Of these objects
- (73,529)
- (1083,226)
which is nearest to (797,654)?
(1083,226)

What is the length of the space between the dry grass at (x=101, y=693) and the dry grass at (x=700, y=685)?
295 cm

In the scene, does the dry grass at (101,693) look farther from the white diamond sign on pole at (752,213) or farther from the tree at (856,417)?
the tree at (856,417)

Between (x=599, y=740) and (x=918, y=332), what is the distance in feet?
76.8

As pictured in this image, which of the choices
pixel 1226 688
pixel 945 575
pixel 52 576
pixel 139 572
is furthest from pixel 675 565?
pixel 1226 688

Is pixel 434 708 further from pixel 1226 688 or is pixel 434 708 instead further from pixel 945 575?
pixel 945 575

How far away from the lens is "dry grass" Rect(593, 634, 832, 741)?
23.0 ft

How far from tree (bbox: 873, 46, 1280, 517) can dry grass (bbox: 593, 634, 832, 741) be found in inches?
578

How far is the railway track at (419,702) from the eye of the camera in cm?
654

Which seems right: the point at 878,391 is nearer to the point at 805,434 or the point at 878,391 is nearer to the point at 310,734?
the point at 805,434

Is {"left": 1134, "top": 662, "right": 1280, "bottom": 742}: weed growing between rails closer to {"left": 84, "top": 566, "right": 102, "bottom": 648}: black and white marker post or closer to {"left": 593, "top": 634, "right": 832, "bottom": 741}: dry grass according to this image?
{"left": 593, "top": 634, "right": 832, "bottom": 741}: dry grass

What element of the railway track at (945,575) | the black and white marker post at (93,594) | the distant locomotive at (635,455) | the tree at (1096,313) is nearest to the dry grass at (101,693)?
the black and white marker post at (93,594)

Directions
Starting at the line that contains "to this image?" and continuing through the last of the rows, turn each line into a string in a JSON list, one string per line, skipping blank lines.

Reply
[
  "Is {\"left\": 1134, \"top\": 662, \"right\": 1280, \"bottom\": 742}: weed growing between rails closer to {\"left\": 84, \"top\": 566, \"right\": 102, \"bottom\": 648}: black and white marker post or closer to {\"left\": 593, \"top\": 634, \"right\": 832, \"bottom\": 741}: dry grass according to this image?",
  "{\"left\": 593, \"top\": 634, \"right\": 832, \"bottom\": 741}: dry grass",
  "What element of the railway track at (945,575) | the black and white marker post at (93,594) | the distant locomotive at (635,455) | the tree at (1096,313) is nearest to the dry grass at (101,693)?",
  "the black and white marker post at (93,594)"
]